文章拒絕把研究品味視為人類永久的護城河。有兩個論點對此提出挑戰：

**苦工可以自動化，而且那是大部分工作。**天才是「1% 靈感加上 99% 汗水」；那 99%——擴大規模、看看什麼會壞掉、修正、重試——正是 Claude 擅長的事。大規模研究進展「主要是工具與資源的函數」。（見 The Bitter Lesson、Recursive Self-Improvement。）
**品味呈現出與其他一切相同的能力曲線。**研究判斷力正在改善的早期證據——在困難的繞路時刻，Claude 選對下一步的比例從 51% 提升至 64%（AI Accelerating AI Development）——顯示「研究品味可能只是另一種 AI 能力，AI 系統會暫時做不好，然後逐漸變得擅長。」先例是：AI 過去不擅長、後來卻能解釋笑話為何好笑、展現心智理論，以及解決語言謎題——這些定性技能原本都被認為是人類特有的。這是 Jagged Intelligence (Ghosts, Not Animals) 的樂觀面：今天的低谷，可能是明天的高峰。

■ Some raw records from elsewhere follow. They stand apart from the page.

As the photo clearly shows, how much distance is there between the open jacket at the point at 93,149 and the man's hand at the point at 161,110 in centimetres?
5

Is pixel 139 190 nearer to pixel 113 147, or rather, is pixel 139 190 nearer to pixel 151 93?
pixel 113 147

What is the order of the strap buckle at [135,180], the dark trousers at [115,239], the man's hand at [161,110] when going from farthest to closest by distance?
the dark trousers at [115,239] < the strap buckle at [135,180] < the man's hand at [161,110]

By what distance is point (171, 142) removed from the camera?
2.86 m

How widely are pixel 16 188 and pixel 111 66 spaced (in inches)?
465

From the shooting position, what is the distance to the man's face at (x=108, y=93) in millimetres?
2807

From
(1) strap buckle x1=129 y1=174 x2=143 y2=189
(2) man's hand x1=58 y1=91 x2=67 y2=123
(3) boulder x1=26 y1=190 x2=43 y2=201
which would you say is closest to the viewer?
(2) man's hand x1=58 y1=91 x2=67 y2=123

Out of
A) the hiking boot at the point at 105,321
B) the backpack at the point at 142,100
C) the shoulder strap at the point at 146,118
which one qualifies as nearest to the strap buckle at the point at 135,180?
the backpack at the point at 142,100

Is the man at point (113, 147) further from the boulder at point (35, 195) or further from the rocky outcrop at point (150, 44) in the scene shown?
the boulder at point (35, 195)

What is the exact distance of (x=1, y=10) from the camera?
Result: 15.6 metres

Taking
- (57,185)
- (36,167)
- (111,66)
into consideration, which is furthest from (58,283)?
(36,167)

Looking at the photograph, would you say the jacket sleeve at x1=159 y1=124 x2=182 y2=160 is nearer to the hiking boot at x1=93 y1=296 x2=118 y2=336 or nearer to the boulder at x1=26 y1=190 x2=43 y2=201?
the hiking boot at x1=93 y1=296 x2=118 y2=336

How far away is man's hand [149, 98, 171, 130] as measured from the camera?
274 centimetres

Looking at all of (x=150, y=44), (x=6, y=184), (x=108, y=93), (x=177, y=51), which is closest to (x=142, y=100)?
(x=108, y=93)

一位前沿研究者從實務角度閱讀後，站在「只是另一種能力」這一邊。Noam Brown（OpenAI，practitioner-opinion）表示，模型能將他撲克研究中的演算法最佳化到 10–100 倍，但目前無法發明更好的演算法——「我可以給它很多時間，但它仍然做不到」——因此今天的模型「是研究者非常好的補充」，「還無法完全取代整個研究循環」。但他明確預期這種情況會改變：「如果某個時刻——寫程式如此，數學也如此——突然出現一個轉折點，模型真的已經夠好了……我不會對研究品味也遇到那個轉折點感到意外。」這是鋸齒狀低谷論點，由一個在實驗室內部觀察低谷的人說出來。

一位 Anthropic 員工提出了誠實的反駁：「截至目前，人類的比較優勢仍然在於看見全局，並思考超越眼前任務的事情。」問題在於，「目前」究竟是穩定的均衡，還是正在退遠的前沿。

第三種答案：它根本不是能力#

上述兩個論點——品味是持久的護城河，或品味是下一個鋸齒狀低谷——都預設品味是一種能力，也就是心智或具備、或後天取得的東西。Andrew Ng 拒絕這個前提（2026 年 6 月，practitioner-opinion）：

「很多人把這項人類貢獻稱為『品味』，但我更傾向把它理解為人類擁有情境優勢，因為這讓我們更清楚地看見如何協助 AI 系統變得更好……只要人類知道一些 AI 不知道的事，就需要 human-in-the-loop 將那份知識注入系統。」

依照這種理解，殘餘部分不是某種官能，而是資訊不對稱——人類了解使用者、限制、歷史，以及那件明顯到沒有人寫下來的事。這使人類角色變得可證偽（不對稱是否存在？）、會消逝（情境會隨傳遞而閉合），也成為工程問題，而不是神秘學。這也意味著本頁所圍繞的問題——天花板還是低谷？——可能從一開始就問錯了。請見情境優勢，而非品味，了解完整討論，包括這個重新框架在哪裡失效：它解釋了部署不對稱（我了解我的使用者），卻沒有解釋生成不對稱（抽象障礙、變革式創造力），後者缺少的是概念，而不是事實。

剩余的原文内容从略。